Texte à lire:
####################

Le 2° point que je voudrais souligner pour expliquer cette parole de Lacordaire, c’est que le Dominicain a dû être épaté, étonné du contenu de la prédication du Saint Curé d’Ars. A l’époque, l’enfer était souvent au cœur des prédications ; le but était de décrire toutes les tortures qu’on pouvait y subir pour inculquer la peur de l’enfer et inciter à la vertu. Mais, vous comprenez, que, dans ces conditions, on ne devenait pas vertueux par amour du bien ! Le curé d’Ars, lui aussi, parlait souvent de l’enfer, mais c’était pour dire qu’il était tellement facile de ne pas y aller puisque Dieu était tellement miséricordieux à l’égard des pécheurs qui se repentaient. A l’époque, évidemment, on n’envisageait pas l’enfer comme l’envisage le Catéchisme d’Eglise Catholique comme « un état d’auto-exclusion » !

####################

Enregistrements de coordonnées annotés:
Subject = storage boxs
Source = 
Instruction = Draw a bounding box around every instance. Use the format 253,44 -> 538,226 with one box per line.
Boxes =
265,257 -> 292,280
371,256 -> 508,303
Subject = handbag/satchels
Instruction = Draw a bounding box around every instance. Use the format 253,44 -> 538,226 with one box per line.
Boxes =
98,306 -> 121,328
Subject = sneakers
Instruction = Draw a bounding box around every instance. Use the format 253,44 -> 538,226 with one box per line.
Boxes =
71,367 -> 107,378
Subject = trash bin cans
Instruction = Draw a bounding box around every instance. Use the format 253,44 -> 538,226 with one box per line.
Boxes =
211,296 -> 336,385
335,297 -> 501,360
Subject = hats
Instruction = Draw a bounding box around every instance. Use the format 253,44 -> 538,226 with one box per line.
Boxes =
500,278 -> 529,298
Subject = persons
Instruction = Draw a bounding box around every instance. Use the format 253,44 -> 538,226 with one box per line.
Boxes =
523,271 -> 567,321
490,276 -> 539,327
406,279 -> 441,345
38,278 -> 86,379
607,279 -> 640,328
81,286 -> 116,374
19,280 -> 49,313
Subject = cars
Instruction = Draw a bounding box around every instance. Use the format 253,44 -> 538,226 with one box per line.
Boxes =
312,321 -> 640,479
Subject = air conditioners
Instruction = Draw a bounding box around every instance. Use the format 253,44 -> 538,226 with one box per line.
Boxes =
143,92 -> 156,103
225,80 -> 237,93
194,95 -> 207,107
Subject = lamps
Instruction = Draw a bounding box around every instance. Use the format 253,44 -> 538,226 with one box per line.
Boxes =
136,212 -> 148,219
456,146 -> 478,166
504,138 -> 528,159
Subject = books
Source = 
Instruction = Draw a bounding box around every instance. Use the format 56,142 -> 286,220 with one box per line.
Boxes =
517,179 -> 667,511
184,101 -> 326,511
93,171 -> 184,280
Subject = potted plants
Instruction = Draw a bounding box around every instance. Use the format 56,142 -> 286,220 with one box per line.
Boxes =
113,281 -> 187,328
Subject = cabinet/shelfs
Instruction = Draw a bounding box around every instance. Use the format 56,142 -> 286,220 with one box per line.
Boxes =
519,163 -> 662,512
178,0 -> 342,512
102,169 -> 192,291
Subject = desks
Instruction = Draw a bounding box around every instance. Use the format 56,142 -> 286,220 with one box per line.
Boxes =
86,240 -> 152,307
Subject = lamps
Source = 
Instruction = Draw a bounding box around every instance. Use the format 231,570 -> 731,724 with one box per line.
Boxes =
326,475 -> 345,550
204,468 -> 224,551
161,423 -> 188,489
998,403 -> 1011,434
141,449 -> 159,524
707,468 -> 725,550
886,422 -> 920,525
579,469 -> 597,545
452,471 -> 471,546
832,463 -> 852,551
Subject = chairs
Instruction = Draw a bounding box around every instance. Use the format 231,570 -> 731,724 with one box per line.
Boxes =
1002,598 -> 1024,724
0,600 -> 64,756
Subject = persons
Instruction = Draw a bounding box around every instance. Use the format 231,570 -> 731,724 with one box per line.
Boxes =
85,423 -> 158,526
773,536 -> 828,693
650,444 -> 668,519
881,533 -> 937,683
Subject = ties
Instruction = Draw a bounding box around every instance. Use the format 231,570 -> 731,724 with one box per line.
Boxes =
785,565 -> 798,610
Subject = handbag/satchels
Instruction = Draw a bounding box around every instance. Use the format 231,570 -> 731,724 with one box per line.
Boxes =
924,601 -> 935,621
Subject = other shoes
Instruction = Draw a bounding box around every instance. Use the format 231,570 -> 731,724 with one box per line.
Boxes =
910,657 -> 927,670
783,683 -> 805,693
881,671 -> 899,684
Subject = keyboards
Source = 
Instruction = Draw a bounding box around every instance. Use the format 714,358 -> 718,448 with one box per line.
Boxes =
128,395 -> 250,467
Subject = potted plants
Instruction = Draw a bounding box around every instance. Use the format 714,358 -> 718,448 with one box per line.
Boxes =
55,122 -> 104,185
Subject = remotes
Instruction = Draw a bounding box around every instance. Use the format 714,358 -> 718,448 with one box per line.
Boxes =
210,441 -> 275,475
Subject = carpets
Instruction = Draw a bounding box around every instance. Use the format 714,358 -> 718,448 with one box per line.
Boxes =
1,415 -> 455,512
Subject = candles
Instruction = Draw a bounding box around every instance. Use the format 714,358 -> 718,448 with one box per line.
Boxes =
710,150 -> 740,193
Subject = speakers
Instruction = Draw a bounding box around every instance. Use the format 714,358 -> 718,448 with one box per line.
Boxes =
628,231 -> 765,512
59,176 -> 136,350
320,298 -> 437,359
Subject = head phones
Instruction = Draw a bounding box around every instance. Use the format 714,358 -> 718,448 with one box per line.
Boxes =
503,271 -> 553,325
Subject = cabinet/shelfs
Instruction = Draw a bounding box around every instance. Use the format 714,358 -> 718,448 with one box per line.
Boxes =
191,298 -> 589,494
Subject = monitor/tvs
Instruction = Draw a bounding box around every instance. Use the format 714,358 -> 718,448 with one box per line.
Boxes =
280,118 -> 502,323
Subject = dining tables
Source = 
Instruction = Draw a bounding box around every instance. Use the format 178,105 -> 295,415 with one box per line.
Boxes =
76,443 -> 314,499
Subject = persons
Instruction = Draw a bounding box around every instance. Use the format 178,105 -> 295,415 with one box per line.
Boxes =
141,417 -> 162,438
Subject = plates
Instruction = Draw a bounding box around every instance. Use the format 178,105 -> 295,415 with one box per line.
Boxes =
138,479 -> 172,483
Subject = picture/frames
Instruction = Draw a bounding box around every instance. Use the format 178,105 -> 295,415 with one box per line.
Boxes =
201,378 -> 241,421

####################

Consignes:
1 - Résumez en deux phrases l'extrait sur la prédication du curé d'Ars.
2 - Convertissez en liste JSON de chaînes, à raison d'une chaîne par ligne et sans les lignes vides, la partie des enregistrements qui s'ouvre sur la ligne contenant "Subject = books" et se clôt sur la ligne contenant "113,281 -> 187,328", ces deux lignes comprises.

Réponses de l'exercice:
1 - À l'époque, les prédications décrivaient souvent les tortures de l'enfer pour en inculquer la peur et inciter à la vertu, si bien que l'on ne devenait pas vertueux par amour du bien. Le curé d'Ars parlait lui aussi souvent de l'enfer, mais pour dire qu'il était très facile de l'éviter, Dieu étant très miséricordieux envers les pécheurs repentants, ce qui a dû étonner le Dominicain Lacordaire.

2 -
[
  "Subject = books",
  "Source = ",
  "Instruction = Draw a bounding box around every instance. Use the format 56,142 -> 286,220 with one box per line.",
  "Boxes =",
  "517,179 -> 667,511",
  "184,101 -> 326,511",
  "93,171 -> 184,280",
  "Subject = potted plants",
  "Instruction = Draw a bounding box around every instance. Use the format 56,142 -> 286,220 with one box per line.",
  "Boxes =",
  "113,281 -> 187,328"
]